Department of Human Structure and Repair, Anatomy and Embryology Unit, Ghent University, Ghent, Belgium.
Department of Information Technology, IDLab, Ghent University, Ghent, Belgium.
PLoS Genet. 2021 Feb 8;17(2):e1009368. doi: 10.1371/journal.pgen.1009368. eCollection 2021 Feb.
Cancer is driven by somatic mutations that result in a cellular fitness advantage. This selective advantage is expected to be counterbalanced by the immune system when these driver mutations simultaneously lead to the generation of neoantigens, novel peptides that are presented at the cancer cell membrane via HLA molecules from the MHC complex. The presentability of these peptides is determined by a patient's MHC genotype and it has been suggested that this results in MHC genotype-specific restrictions of the oncogenic mutational landscape. Here, we generated a set of virtual patients, each with an identical and prototypical MHC genotype, and show that the earlier reported HLA affinity differences between observed and unobserved mutations are unrelated to MHC genotype variation. We demonstrate how these differences are secondary to high frequencies of 13 hot spot driver mutations in 6 different genes. Several oncogenic mechanisms were identified that lower the peptides' HLA affinity, including phospho-mimicking substitutions in BRAF, destabilizing tyrosine mutations in TP53 and glycine-rich mutational contexts in the GTP-binding KRAS domain. In line with our earlier findings, our results emphasize that HLA affinity predictions are easily misinterpreted when studying immunogenic selection processes.
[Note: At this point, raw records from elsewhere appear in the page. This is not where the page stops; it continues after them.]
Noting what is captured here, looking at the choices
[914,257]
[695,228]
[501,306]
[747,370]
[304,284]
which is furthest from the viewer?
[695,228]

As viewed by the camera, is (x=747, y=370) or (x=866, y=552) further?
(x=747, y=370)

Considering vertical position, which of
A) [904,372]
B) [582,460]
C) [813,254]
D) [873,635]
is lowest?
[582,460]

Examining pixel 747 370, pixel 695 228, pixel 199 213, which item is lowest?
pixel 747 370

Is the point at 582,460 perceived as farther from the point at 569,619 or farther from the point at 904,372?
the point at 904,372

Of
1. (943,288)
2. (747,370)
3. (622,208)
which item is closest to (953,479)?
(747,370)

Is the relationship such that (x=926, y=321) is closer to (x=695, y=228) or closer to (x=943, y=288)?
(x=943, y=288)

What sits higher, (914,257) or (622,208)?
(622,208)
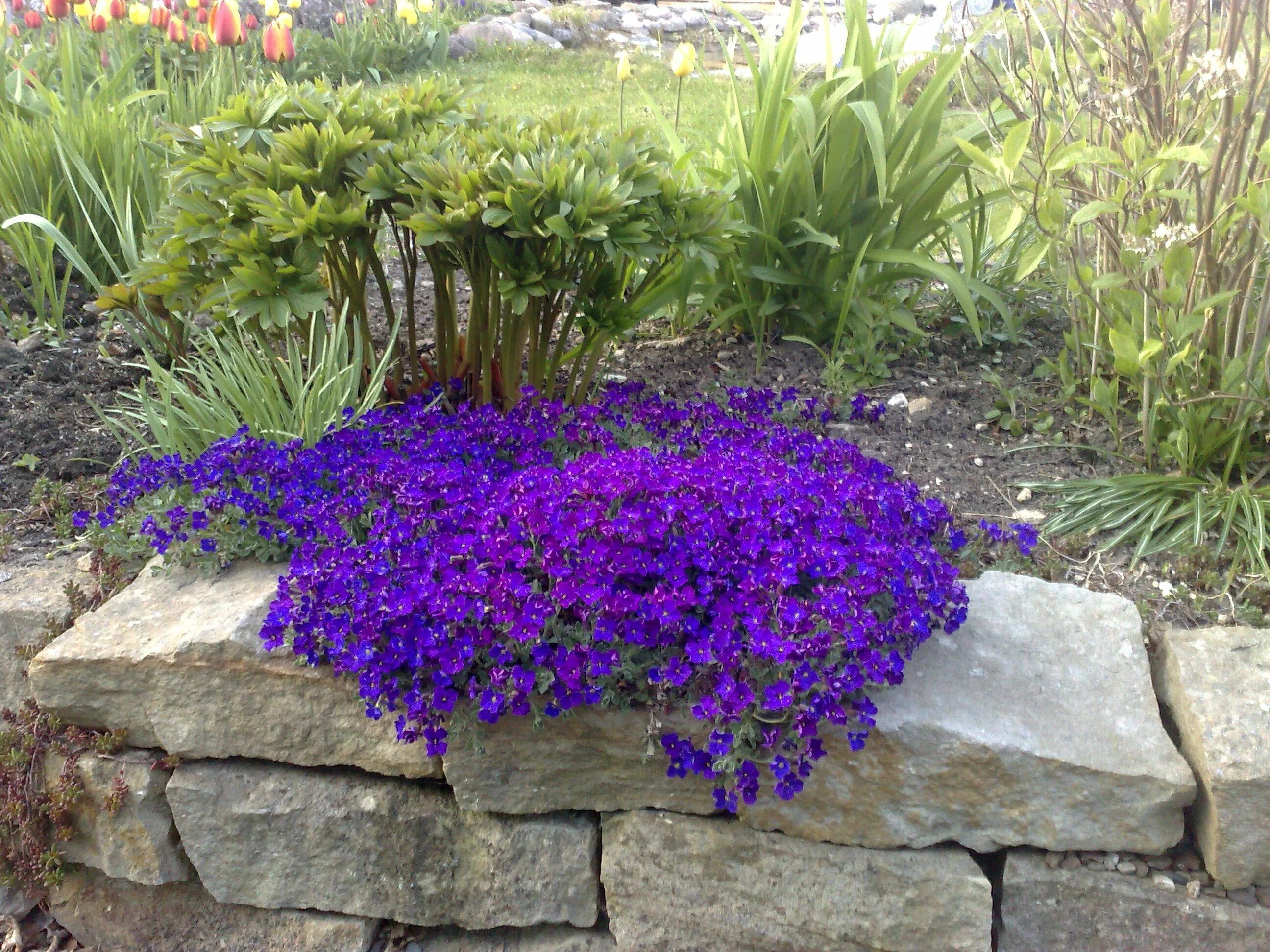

癌症是由体细胞突变驱动的,这些突变导致细胞适应性优势。当这些驱动突变同时导致新抗原的产生时,即通过 MHC 复合物中的 HLA 分子在癌细胞膜上呈现的新型肽,这种选择性优势预计将被免疫系统所平衡。这些肽的呈递取决于患者的 MHC 基因型,有人认为这导致了致癌突变景观的 MHC 基因型特异性限制。在这里,我们生成了一组虚拟患者,每个患者都具有相同的典型 MHC 基因型,并表明之前报道的观察到的和未观察到的突变之间 HLA 亲和力差异与 MHC 基因型变异无关。我们展示了这些差异如何继发于 6 个不同基因中 13 个热点驱动突变的高频。确定了几种降低肽 HLA 亲和力的致癌机制,包括 BRAF 中的磷酸模拟取代、TP53 中的不稳定酪氨酸突变以及 GTP 结合 KRAS 结构域中的富含甘氨酸的突变环境。与我们之前的研究结果一致,我们的结果强调,在研究免疫原性选择过程时,HLA 亲和力预测很容易被误解。